乳がんは女性が最も多く罹患するがんであり、罹患者数、死亡者数ともに年々増え続けている。この死亡者数増加の一因となっているのが、一度完治したはずのがんの転移・再発である。

金沢大学・後藤典子教授、京都大学・小川誠司 医学研究科教授らの研究チームは、乳がん再発の原因となる細胞の特定に成功したと発表した。心不全の治療に用いる化合物を投与することで乳がん再発を予防できる可能性を示した。

従来、がん組織をつくり出すがん幹細胞が抗がん剤などの治療に抵抗性をもつことは分かっていたが、がん幹細胞集団を構成するどの細胞が抵抗性を持つのかは分かっていなかった。

研究チームは、まだ有効な治療法の確立していないトリプルネガティブタイプと呼ばれる乳がん患者のがん幹細胞を分析した。結果、この細胞集団は5つのグループに分かれることが判明し、そのうち特定のグループの細胞は、トリプルネガティブ乳がんが発生するとされる乳腺前駆細胞と似た性質をもっていた。グループはこれを「祖先がん幹細胞」と名付けた。

作業指示:
a: 乳がん再発の研究についての文章で、研究チームは乳腺前駆細胞と似た性質をもつグループの細胞を何と名付けたか答えよ。
b: 乳がん再発の研究についての文章を、最後の文の後から書き継げ。
この後に続く行は使わなくてよい。

データ抜粋:
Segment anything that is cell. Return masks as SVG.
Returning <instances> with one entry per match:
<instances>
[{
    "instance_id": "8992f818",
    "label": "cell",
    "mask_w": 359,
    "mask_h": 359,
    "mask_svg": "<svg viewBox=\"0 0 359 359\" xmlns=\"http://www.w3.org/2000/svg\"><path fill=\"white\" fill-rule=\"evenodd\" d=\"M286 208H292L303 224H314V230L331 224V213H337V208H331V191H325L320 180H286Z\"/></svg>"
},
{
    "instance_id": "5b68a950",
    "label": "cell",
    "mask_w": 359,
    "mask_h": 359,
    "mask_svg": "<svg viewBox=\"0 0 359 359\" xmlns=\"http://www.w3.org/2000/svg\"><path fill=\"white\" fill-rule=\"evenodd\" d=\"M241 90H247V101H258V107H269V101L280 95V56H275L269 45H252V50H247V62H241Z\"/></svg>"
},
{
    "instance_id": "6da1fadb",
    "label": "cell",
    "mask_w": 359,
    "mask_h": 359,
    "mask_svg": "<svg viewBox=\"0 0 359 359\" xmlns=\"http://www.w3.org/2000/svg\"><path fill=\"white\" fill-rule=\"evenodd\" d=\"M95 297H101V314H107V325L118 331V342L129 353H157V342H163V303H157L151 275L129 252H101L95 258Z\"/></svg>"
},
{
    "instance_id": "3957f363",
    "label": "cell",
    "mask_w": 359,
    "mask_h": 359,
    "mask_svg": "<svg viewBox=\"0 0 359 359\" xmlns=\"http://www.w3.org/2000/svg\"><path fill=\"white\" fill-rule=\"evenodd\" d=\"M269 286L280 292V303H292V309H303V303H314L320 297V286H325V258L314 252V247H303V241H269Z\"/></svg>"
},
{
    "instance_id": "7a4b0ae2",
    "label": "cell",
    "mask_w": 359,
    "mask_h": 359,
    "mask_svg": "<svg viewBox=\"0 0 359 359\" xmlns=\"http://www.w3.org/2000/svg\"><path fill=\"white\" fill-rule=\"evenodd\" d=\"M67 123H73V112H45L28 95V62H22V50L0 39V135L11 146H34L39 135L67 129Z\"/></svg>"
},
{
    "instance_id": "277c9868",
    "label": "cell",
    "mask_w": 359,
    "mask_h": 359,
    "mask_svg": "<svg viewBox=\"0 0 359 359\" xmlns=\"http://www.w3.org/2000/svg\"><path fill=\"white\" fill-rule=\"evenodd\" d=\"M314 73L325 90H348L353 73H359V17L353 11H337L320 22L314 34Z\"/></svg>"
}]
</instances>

解答結果:
a: 「祖先がん幹細胞」と名付けた。

b:
分析の結果、祖先がん幹細胞は抗がん剤に対して最も治療抵抗性を示すことが分かった。さらに、心不全の治療に用いられる強心配糖体の投与により、この細胞グループの抗がん剤に対する抵抗性を弱めることができることを発見した。

現在、術後の抗がん剤治療の効果を調べるために術前に抗がん剤などにより全身治療を行う「術前全身治療」が、最も効果の見込める治療法として知られている。しかし、この治療を行った後、乳腺組織内にがん細胞が残っていた場合に転移・再発が起こりやすいという。研究チームは、この残ったがん細胞が「祖先がん幹細胞」であることを発見した。術前全身治療の際に強心配糖体を投与することが、乳がんの再発予防に有効である可能性を示した。

今回の研究は、2023年11月15日に「Journal of Clinical Investigation」にオンライン掲載された。